╭─ Provided passage

Q: Suppose my standing piece is over-iced, and one of the pieces attacking it happens to be my own color. Can I capture my own attack piece? My standing piece would still be iced.(See Figure 12.)
A: No, you cannot capture your own attack piece. Even though your attack piece is pointing at a standing piece, it is not participating in the icing of anything. Removing it would be like removing any squandered attack piece on the board: illegal. Also remember that when scoring, this attack piece has a value of zero.
Q: I'm a bit confused about the role of squandered pieces in over-icing. In Figure 13, (c) is squandered. However, if (b) were removed, (c) would be icing (a). Does this mean that (a) is over-iced? (a) would still be iced if (b) were removed.
Also look at Figure 14. Now (a) is definitely over-iced. Can I remove (b), or is (d) the only piece that can be captured? Again, if (b) were removed, (a) would still be iced.
A: In Figure 13, (c) is squandered and is therefore not participating in an attack on anything. The standing piece is not over-iced, and nothing can be captured.
The situation in Figure 14 is similar, if slightly more complicated. The main point to remember in any potential over-ice situation is this: A piece is over-iced when the attack force is so redundant that one or more of the participating attack pieces are not needed to ice the standing piece.
Only pay attention to the participating attack pieces. In this particular case, ignore (c) completely. Now the situation is much easier to deal with. I will assume that (a) and (d) are worth 2 points each, and that (b) and (c) are worth 3 apiece. Now, (d) can be captured. However, (b) cannot be captured because the strength of (d) alone is not enough to ice (a). We are ignoring (c) because it is not participating, and therefore we cannot capture it.
There are sometimes ways for the defending player to get at those fat juicy (b) and (c) pieces, with a minimum of sacrifice. Let's look at the second picture again, and indulge ourselves in some imaginary play. It should be noted that if another attack piece (e) is pointed at (a), the standing piece will be over-iced enough to warrant capture of (b). (The other two attack pieces (d) and (e) now have enough strength to continue icing.) After (b) is captured, (c) is once again attacking (a) and is now a participant in over-icing. Players who are into tip blocking should be wary of this maneuver; a spare prisoner (or some diplomacy) and a little ingenuity can suddenly turn your enemy's stash pad into a prison camp.

╰─
╭─ Records shown

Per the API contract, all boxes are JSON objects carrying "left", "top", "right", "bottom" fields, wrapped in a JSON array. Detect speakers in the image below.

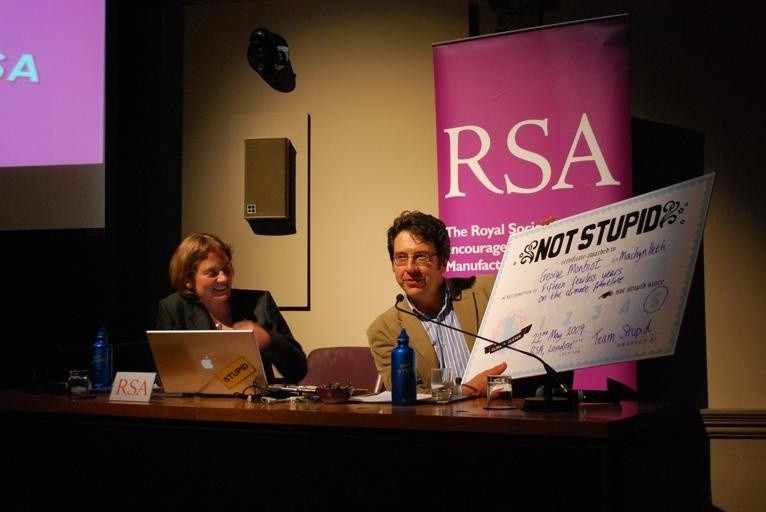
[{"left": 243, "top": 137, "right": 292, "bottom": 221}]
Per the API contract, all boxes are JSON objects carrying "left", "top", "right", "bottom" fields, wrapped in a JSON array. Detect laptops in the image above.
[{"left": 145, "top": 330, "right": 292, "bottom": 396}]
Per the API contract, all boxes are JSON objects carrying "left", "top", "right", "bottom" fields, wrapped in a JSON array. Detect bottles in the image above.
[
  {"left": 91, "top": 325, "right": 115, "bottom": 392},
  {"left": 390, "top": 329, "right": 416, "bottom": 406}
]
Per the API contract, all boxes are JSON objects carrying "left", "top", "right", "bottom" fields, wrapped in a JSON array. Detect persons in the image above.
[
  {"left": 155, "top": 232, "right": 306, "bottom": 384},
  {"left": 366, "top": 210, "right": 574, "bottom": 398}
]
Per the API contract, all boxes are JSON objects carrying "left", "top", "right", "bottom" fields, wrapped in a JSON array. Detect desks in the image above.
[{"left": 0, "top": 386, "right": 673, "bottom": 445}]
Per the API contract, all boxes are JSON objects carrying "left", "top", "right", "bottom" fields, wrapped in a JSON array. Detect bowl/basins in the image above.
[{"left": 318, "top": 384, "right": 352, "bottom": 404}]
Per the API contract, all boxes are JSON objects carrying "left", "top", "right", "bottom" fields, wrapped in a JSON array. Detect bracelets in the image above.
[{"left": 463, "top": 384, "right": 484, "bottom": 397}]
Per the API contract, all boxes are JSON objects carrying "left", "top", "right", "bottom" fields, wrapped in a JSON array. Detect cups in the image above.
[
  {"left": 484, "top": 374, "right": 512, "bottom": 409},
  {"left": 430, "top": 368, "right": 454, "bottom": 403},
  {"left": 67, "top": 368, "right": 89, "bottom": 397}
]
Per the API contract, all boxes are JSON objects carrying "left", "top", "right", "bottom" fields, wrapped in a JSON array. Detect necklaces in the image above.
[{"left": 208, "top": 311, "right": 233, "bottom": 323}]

╰─
╭─ Records shown

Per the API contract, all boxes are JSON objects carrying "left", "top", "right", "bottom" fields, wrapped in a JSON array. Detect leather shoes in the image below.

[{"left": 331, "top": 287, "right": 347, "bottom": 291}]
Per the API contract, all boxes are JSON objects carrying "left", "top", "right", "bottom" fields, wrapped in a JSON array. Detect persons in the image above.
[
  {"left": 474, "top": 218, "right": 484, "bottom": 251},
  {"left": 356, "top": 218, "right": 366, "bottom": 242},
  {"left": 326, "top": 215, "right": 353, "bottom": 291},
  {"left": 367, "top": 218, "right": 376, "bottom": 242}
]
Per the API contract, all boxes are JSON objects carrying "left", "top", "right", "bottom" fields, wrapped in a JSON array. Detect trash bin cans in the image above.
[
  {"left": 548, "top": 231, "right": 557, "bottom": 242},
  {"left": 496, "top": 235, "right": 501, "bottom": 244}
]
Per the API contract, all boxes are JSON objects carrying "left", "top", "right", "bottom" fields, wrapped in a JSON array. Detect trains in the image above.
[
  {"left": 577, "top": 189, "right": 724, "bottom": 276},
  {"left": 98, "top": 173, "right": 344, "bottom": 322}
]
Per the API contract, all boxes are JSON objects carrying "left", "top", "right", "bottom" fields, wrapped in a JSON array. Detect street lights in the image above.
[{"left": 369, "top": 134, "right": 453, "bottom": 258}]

╰─

## Exercise
Extend the question-and-answer passage on over-icing and capturing attack pieces, picking up after its final sentence. The records have no connection to the passage about over-icing.

## Response to the exercise
Q: Suppose you get a prisoner before you've played your first two pieces. If you play the prisoner standing up, does it count as one of your two required defensive pieces?
A: No. Keep in mind that prisoners are not your pieces, but are merely under your control. Once you have played a prisoner, you have no claim to it at all; it belongs completely to the owner. Therefore, playing a prisoner defensively would only help your opponent meet his meltdown quota. Meanwhile, you are still accountable for having your own two defenders on the table.
This question brings up an interesting situation. Suppose you crash while trying to play your first piece. After giving it away, you decide to wait for a few seconds to see how the other players start off the game. What happens if the person who got your prisoner plays it defensively? More importantly, what happens if they use it for an attack?
As we've already seen, if they play it defensively they're just helping you meet your meltdown quota. You are then only required to play one more defensive piece. However, if they play it as an attack piece, then, well... you've had a meltdown. That's right! You've melted down without putting a single piece on the table. And guess what! You get to take your own piece back! As a player who has melted down, you must put all of your attack pieces back on your pad and then play your two required defenders.
Remember, the meltdown rule requires that two pieces of any given color be played defensively before any pieces of that color are used for attack. It is just as wrong for someone else to play an attack piece of your color before you've played your two defenders as it is for you to play such an attack piece yourself. So beware! If you find yourself with a prisoner very early in the game, be careful not use it as an attack piece until after the owner meets his meltdown quota.
Q: What happens if you set out a piece and it ends up resting partly ON TOP OF another piece, like if you're trying to block an attack with a prisoner and the prisoner winds up sitting on the tip of the attack piece?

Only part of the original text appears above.